§ **Directions**: Pull every line from the entries below and reproduce each one character for character, in the same order.

§ **Dataset records**:

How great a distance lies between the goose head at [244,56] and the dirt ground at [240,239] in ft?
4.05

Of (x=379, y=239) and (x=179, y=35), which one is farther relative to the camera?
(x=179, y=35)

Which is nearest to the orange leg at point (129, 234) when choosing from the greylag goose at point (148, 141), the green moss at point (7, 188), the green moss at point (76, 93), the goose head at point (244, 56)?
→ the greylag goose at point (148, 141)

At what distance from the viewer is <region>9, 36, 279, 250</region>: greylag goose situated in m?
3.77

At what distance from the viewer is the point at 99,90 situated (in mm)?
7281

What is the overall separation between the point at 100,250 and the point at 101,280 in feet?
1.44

§ **Answer below**:
How great a distance lies between the goose head at [244,56] and the dirt ground at [240,239] in ft?
4.05

Of (x=379, y=239) and (x=179, y=35), which one is farther relative to the camera?
(x=179, y=35)

Which is nearest to the orange leg at point (129, 234) when choosing from the greylag goose at point (148, 141), the green moss at point (7, 188), the green moss at point (76, 93), the goose head at point (244, 56)?
→ the greylag goose at point (148, 141)

At what distance from the viewer is <region>9, 36, 279, 250</region>: greylag goose situated in m?
3.77

At what distance from the viewer is the point at 99,90 situated (in mm)?
7281

What is the overall separation between the point at 100,250 and the point at 101,280 in feet?
1.44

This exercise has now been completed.